* Exercise details:
Search the entries for the word "nepal" and report each line that has it.

* Available records:
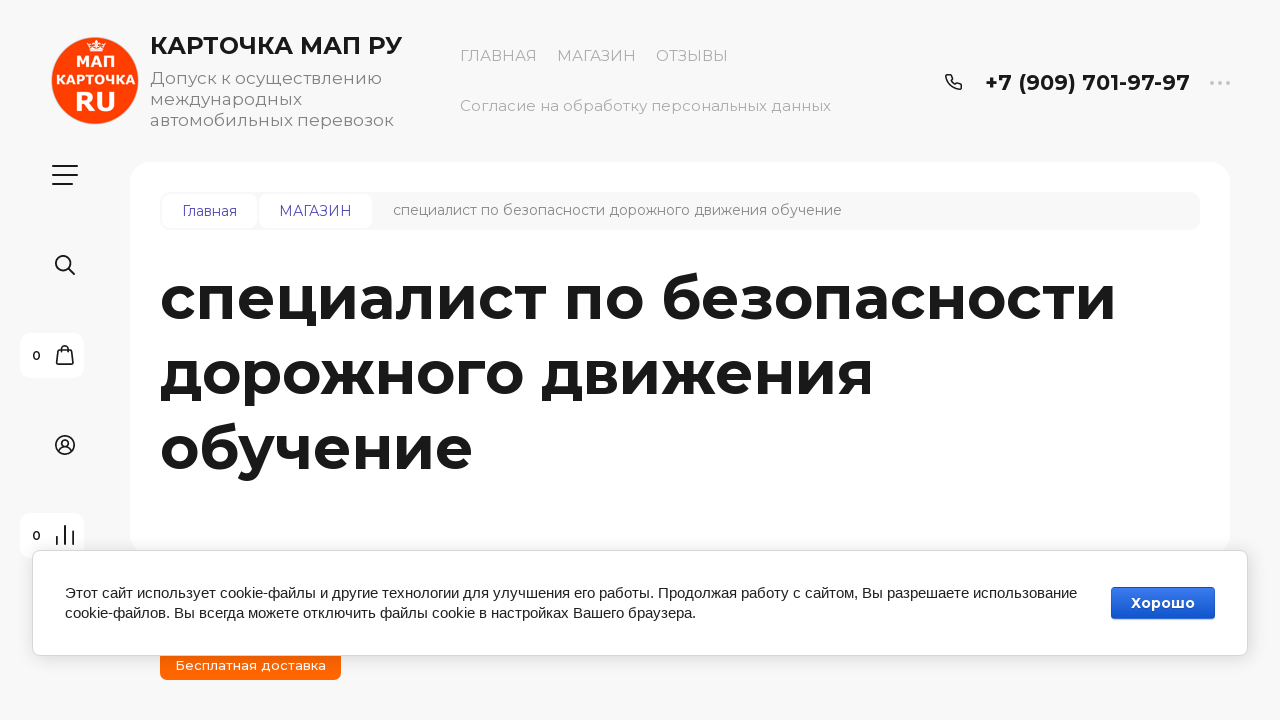

--- FILE ---
content_type: text/css
request_url: https://kartochka-map.ru/t/v1999/images/css/s_style.scss.css
body_size: 69
content:
.site-header__logo_wrap_sh {
  align-items: center; }

.site-path {
  flex-wrap: wrap;
  display: flex;
  align-items: flex-start; }

.top_menu li.row-menu-btn ul.row-menu-container ul {
  right: 0;
  left: 100%; }


--- FILE ---
content_type: text/javascript
request_url: https://counter.megagroup.ru/58749e82ed172ff7af5bd0f9e2cc2a99.js?r=&s=1280*720*24&u=https%3A%2F%2Fkartochka-map.ru%2Fspecialist-po-bezopasnosti-dorozhnogo-dvizheniya-obuchenie&t=%D1%81%D0%BF%D0%B5%D1%86%D0%B8%D0%B0%D0%BB%D0%B8%D1%81%D1%82%20%D0%BF%D0%BE%20%D0%B1%D0%B5%D0%B7%D0%BE%D0%BF%D0%B0%D1%81%D0%BD%D0%BE%D1%81%D1%82%D0%B8%20%D0%B4%D0%BE%D1%80%D0%BE%D0%B6%D0%BD%D0%BE%D0%B3%D0%BE%20%D0%B4%D0%B2%D0%B8%D0%B6%D0%B5%D0%BD%D0%B8%D1%8F%20%D0%BE%D0%B1%D1%83%D1%87%D0%B5%D0%BD%D0%B8%D0%B5&fv=0,0&en=1&rld=0&fr=0&callback=_sntnl1768927758663&1768927758663
body_size: 85
content:
//:1
_sntnl1768927758663({date:"Tue, 20 Jan 2026 16:49:18 GMT", res:"1"})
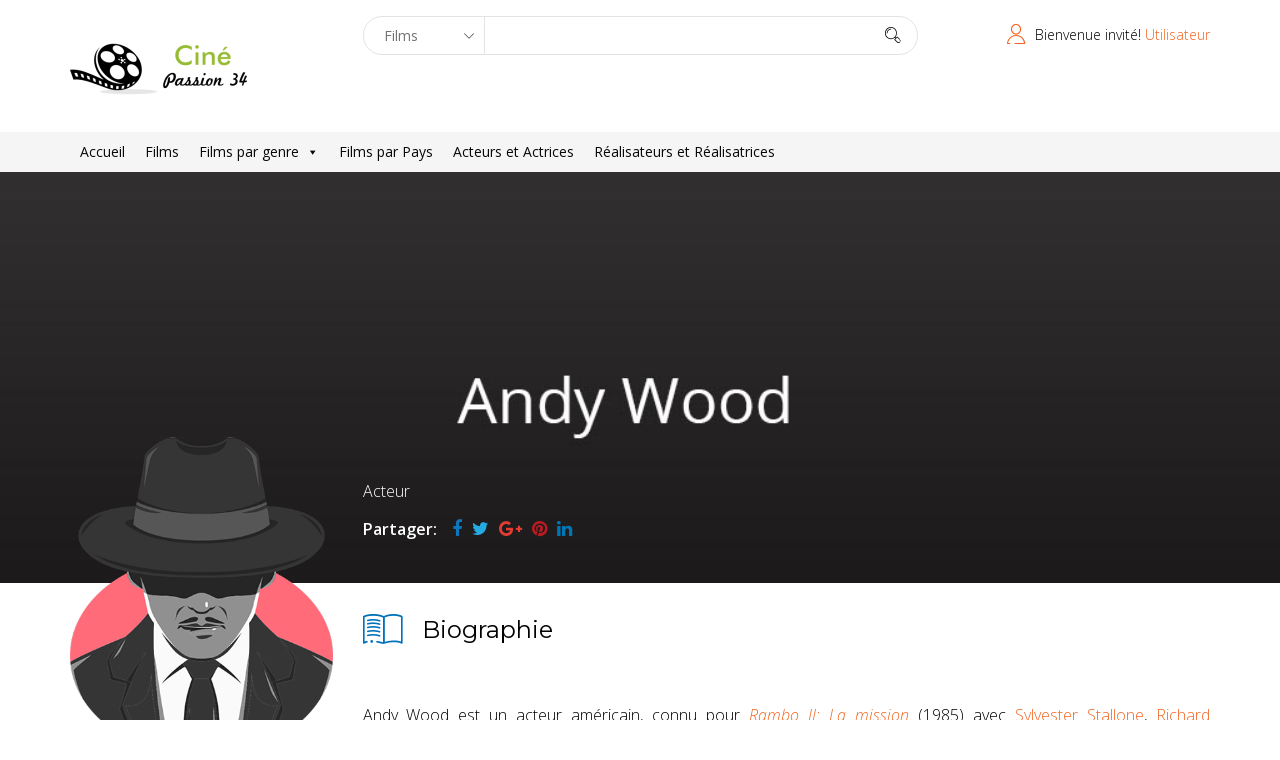

--- FILE ---
content_type: text/css
request_url: https://cinepassion34.fr/wp-content/plugins/hover-effects-for-visual-composer-pro/css/custom.css?ver=6.9
body_size: 551
content:
.ih-item.circle .info h3 {
    text-shadow: none !important;
}
.ih-item.square .info h3 {
    text-shadow: none !important;
}
.ih-item.circle .info h3 {
    line-height: 17px;
}
.ih-item.circle.effect4 .info p {
    line-height: 15px;
    font-style: normal;
}
.ih-item.square .info h3 {
    background: none !important;
}
.ih-item.square {
    border: medium none !important;
}

.ih-item.square .info p {
    font-style: normal !important;
    line-height: 18px;
}
.ih-item.square.effect4 .info {
    height: 100% !important;
    width: 100% !important;
}

.img > img {
    max-width: 100%;
}
.square2_link {
    box-shadow: none !important;
}

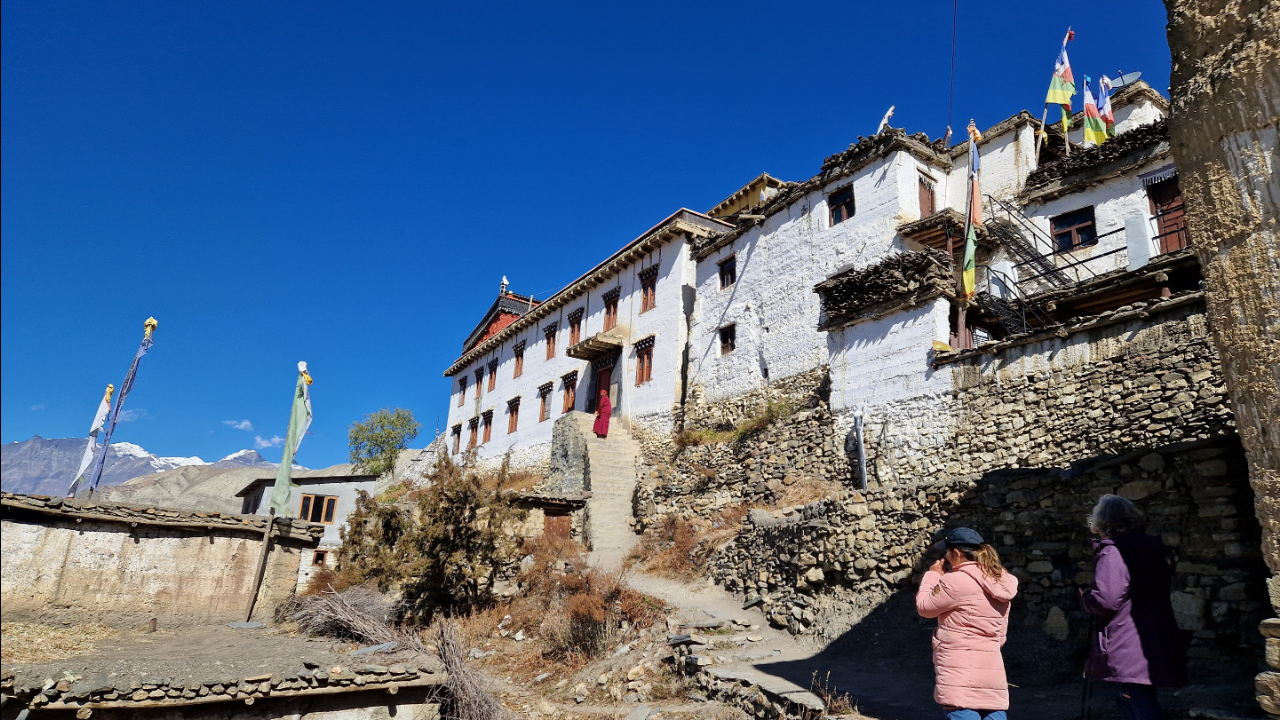

--- FILE ---
content_type: text/html; charset=UTF-8
request_url: https://radelow.ch/nepal/index.php?picnum=57
body_size: 683
content:
<html>
 <head>
  <title>
   Bildbetrachter
  </title>
  
  <meta http-equiv="content-type" content="text/html; charset=utf-8">  

  <style type="text/css">
    body        { font-family      :Century Gothic;
                  font-size        :12;
                  text-decoration  :none;
                  margin           :0;
                  color            :#FFFFFF;
                  width            : 100%;
                  height           : 100%;  
                  background       : url("10-05a.jpg") no-repeat center center fixed;
                  background-size  : contain; 
                  background-color :#000000; }
    a:link      { color            :#80A0C0; }
    a:visited   { color            :#80A0C0; }
    a:active    { color            :#80A0C0; }
    .caption    { background-color :#606060; 
                  color            :#000000; }
                  

  </style>
  
  <meta http-equiv="Content-Script-Type" content="text/javascript">
  <script type="text/javascript" charset="utf-8">
   function ClickMe() {
    x = event.clientX 
    y = event.clientY
    if (y < (screen.height/5  )) {window.location.href = "/nepal/index.php";}
    if (x < (screen.width /3  )) {window.location.href = "/nepal/index.php?picnum=56";}
    if (x > (screen.width /3*2)) {window.location.href = "/nepal/index.php?picnum=58";}

    }
  </script> 
  
  
  
  
 </head>

  <!-- <body  oncontextmenu="return false;"> --->
  <body>
    <div onclick="ClickMe()">
      <table width=100% height=100%>
        <tr>
          <td width=100% height=100% align=center valign=bottom>
          </td>
        </tr>
      </table>
    </div> 
  </body>
</html>
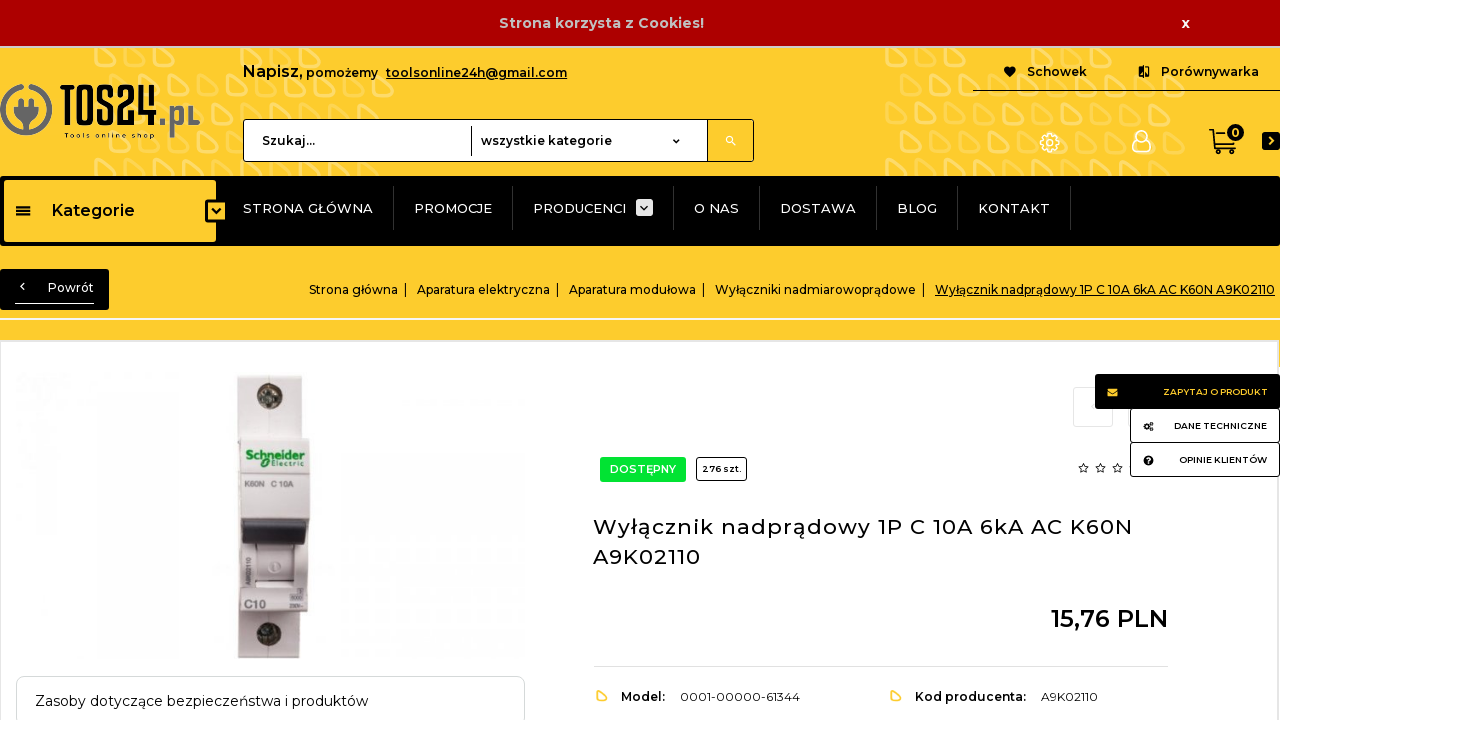

--- FILE ---
content_type: text/html; charset=UTF-8
request_url: https://tos24.pl/ajax/info/mis/
body_size: -14
content:
{"misId":"73acb65d3638b291e55ac2805d1d5cbd"}

--- FILE ---
content_type: text/html; charset=UTF-8
request_url: https://tos24.pl/ajax/pinfo/inventory/
body_size: 181
content:


<form id="options_form" name="options_form" method="post" action="/_cart/index/" >
	<div id="options_form_tab" class="inventory-container">
			</div>
	<input type="hidden" id="products_id" name="products_id" value="12800" />
	<input type="hidden" id="rtime" name="rtime" value="24 godziny" />
</form>

<script>
	window.jQuery && window.jQuery.trigger('inventoryLoaded');
</script>


--- FILE ---
content_type: text/html; charset=utf-8
request_url: https://accounts.google.com/o/oauth2/postmessageRelay?parent=https%3A%2F%2Ftos24.pl&jsh=m%3B%2F_%2Fscs%2Fabc-static%2F_%2Fjs%2Fk%3Dgapi.lb.en.2kN9-TZiXrM.O%2Fd%3D1%2Frs%3DAHpOoo_B4hu0FeWRuWHfxnZ3V0WubwN7Qw%2Fm%3D__features__
body_size: 161
content:
<!DOCTYPE html><html><head><title></title><meta http-equiv="content-type" content="text/html; charset=utf-8"><meta http-equiv="X-UA-Compatible" content="IE=edge"><meta name="viewport" content="width=device-width, initial-scale=1, minimum-scale=1, maximum-scale=1, user-scalable=0"><script src='https://ssl.gstatic.com/accounts/o/2580342461-postmessagerelay.js' nonce="13hCM4l_yIIEJWybLmbm4g"></script></head><body><script type="text/javascript" src="https://apis.google.com/js/rpc:shindig_random.js?onload=init" nonce="13hCM4l_yIIEJWybLmbm4g"></script></body></html>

* Result of this exercise:
request_url: https://radelow.ch/nepal/index.php?picnum=57
    if (y < (screen.height/5  )) {window.location.href = "/nepal/index.php";}
    if (x < (screen.width /3  )) {window.location.href = "/nepal/index.php?picnum=56";}
    if (x > (screen.width /3*2)) {window.location.href = "/nepal/index.php?picnum=58";}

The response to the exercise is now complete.